Task brief: Go through the lines of the material and count the ones with the word "Vietnam". Give that count alone.

Information supplied:
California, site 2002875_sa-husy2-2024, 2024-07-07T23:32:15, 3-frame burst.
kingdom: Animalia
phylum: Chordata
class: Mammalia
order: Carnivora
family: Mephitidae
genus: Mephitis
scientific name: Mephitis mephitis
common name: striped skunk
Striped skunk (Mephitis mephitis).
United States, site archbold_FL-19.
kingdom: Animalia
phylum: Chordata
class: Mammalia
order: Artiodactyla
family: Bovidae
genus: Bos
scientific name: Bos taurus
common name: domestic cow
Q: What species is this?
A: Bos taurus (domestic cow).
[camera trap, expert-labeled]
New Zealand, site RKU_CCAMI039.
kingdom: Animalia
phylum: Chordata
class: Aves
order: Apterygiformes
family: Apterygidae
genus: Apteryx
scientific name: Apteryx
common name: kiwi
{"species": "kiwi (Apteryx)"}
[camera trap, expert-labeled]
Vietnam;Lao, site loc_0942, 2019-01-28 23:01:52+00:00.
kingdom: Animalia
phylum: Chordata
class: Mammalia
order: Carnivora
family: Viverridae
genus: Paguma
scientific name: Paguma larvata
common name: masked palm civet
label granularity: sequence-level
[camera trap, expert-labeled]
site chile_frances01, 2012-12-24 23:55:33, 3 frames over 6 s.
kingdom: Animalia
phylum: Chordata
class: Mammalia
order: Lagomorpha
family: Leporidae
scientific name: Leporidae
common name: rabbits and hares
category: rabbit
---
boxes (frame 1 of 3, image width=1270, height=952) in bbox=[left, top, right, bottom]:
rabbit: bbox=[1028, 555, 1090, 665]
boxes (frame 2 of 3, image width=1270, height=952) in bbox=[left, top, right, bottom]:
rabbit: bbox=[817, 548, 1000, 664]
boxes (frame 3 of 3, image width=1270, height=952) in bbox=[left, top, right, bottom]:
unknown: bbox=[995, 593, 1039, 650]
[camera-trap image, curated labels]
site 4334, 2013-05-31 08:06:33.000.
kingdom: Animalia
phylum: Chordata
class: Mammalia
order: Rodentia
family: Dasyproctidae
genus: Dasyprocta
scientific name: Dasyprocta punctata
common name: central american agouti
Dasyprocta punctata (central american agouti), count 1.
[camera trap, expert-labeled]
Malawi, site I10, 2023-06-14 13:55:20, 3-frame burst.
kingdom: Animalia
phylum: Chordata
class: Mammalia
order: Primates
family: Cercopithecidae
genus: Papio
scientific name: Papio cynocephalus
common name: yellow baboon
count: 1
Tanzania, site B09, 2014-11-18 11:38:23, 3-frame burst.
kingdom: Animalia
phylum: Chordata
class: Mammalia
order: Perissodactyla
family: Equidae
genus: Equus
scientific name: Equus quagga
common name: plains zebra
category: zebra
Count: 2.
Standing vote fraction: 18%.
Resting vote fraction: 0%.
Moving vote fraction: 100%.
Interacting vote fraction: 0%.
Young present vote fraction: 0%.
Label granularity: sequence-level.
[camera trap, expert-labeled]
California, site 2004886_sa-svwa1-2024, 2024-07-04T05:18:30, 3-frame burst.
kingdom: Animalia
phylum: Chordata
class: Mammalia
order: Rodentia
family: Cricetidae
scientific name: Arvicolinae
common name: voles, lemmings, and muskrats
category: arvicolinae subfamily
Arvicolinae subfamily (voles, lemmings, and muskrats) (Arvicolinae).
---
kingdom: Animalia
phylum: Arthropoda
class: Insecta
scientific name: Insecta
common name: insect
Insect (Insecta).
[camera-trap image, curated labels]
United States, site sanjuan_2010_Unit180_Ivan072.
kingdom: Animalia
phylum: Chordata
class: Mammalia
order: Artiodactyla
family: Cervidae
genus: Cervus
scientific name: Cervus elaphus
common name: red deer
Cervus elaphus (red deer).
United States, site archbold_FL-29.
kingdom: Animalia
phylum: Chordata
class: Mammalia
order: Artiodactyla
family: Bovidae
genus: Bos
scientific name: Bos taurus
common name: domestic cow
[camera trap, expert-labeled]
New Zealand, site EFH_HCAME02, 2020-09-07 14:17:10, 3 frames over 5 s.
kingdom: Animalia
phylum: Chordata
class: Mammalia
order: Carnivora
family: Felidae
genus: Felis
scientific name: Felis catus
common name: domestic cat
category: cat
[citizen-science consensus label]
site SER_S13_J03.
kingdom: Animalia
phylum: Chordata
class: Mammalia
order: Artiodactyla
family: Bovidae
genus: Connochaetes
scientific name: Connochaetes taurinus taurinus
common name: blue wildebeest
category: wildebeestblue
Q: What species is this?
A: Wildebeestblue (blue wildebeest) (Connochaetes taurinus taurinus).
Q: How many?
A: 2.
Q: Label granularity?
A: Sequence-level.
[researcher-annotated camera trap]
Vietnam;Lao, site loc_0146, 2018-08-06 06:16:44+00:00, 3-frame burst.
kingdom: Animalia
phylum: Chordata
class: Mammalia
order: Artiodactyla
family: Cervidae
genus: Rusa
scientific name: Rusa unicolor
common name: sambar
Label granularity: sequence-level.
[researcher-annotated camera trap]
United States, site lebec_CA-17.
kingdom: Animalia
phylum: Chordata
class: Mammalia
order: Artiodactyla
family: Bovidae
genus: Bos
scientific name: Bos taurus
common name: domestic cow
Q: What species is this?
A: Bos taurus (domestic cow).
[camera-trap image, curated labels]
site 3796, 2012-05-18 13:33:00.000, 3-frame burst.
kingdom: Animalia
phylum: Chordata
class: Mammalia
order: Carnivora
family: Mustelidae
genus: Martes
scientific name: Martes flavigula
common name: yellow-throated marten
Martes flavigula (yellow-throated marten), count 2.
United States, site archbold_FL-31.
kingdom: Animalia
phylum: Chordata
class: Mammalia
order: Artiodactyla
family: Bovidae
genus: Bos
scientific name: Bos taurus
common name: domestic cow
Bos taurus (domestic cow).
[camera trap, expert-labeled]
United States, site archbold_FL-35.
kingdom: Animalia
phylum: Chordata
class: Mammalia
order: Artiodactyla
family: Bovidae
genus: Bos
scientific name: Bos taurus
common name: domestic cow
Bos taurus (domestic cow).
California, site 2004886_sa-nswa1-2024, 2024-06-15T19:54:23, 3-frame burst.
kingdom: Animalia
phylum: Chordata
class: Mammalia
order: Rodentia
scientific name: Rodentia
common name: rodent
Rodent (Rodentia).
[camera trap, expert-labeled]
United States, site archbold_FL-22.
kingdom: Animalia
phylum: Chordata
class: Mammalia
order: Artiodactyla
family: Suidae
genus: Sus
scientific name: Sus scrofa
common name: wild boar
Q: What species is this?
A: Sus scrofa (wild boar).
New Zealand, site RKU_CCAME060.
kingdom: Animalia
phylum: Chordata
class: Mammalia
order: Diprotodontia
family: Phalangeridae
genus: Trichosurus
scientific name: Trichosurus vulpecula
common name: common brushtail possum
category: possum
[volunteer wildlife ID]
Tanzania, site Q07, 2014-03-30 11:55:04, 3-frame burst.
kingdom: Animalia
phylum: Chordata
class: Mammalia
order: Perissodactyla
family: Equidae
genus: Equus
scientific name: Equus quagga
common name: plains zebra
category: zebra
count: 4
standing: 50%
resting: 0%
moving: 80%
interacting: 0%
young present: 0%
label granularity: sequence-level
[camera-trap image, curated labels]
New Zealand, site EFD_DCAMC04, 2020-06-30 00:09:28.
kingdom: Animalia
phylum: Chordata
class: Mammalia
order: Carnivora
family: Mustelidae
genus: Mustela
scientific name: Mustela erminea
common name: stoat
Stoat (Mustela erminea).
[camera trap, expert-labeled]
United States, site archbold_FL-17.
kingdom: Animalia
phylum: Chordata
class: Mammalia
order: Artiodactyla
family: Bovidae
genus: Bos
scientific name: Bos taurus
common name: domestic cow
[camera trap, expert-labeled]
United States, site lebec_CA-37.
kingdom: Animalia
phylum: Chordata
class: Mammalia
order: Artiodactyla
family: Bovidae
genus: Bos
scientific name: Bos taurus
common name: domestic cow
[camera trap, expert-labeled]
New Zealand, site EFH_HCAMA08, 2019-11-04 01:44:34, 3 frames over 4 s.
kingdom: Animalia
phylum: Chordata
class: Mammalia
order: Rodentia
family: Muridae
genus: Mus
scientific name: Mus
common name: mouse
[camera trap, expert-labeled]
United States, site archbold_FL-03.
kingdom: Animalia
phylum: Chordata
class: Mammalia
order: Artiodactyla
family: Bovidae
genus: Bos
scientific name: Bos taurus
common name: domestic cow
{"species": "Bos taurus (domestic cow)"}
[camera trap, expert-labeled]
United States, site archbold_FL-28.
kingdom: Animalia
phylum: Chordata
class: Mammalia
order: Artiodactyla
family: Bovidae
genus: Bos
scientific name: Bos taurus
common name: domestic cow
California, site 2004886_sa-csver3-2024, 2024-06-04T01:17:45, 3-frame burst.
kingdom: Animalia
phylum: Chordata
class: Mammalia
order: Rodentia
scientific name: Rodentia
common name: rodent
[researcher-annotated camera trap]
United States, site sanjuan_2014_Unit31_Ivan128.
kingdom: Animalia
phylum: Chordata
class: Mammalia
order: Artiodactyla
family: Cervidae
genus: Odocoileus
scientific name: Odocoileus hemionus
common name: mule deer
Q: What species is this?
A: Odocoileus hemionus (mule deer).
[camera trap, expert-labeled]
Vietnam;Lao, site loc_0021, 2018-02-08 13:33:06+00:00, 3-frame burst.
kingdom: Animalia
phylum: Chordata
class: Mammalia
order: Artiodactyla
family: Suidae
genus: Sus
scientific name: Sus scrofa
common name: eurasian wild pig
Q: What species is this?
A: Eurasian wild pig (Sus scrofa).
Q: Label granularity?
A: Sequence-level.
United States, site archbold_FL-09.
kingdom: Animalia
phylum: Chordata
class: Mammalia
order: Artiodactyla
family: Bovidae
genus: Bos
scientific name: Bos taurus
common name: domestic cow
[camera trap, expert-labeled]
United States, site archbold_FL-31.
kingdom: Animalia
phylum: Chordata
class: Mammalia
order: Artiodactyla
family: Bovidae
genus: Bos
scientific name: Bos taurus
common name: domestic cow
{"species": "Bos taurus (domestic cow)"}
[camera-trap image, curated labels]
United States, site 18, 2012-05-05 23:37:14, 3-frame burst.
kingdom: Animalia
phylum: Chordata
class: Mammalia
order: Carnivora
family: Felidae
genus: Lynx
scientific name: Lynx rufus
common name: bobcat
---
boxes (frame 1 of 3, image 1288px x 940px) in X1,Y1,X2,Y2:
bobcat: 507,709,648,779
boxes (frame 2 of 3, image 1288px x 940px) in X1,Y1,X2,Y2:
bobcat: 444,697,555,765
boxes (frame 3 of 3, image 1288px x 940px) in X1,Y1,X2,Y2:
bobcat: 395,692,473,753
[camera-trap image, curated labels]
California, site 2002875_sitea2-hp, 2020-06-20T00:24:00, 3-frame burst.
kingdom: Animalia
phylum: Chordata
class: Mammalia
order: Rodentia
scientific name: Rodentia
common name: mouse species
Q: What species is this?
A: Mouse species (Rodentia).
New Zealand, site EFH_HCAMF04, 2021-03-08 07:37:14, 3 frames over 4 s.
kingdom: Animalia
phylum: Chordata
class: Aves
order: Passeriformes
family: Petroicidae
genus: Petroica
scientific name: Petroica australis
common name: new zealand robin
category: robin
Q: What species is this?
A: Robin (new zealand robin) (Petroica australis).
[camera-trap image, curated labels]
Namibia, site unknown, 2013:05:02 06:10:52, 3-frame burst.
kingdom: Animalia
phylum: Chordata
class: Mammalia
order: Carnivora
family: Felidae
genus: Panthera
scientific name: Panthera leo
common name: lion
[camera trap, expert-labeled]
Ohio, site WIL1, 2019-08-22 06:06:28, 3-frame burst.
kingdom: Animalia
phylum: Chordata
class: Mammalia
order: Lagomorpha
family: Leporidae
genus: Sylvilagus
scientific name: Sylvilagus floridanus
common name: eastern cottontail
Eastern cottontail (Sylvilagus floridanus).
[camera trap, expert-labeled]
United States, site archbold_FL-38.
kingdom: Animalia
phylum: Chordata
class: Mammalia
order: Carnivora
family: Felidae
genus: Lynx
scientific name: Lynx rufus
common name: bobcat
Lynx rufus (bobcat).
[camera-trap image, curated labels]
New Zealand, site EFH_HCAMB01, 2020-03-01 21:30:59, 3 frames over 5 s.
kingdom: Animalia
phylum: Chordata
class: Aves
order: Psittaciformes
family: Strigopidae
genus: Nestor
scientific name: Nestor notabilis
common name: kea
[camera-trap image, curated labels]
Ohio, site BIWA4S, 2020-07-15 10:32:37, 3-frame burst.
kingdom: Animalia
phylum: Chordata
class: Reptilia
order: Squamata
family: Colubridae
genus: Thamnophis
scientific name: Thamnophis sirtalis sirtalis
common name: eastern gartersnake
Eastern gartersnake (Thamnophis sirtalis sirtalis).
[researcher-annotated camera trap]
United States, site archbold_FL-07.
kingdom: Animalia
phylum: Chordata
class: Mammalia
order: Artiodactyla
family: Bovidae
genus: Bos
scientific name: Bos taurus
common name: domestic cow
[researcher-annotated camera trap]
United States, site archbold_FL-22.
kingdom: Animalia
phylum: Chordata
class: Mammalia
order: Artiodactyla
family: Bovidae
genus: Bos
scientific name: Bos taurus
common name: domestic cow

Finished task: 3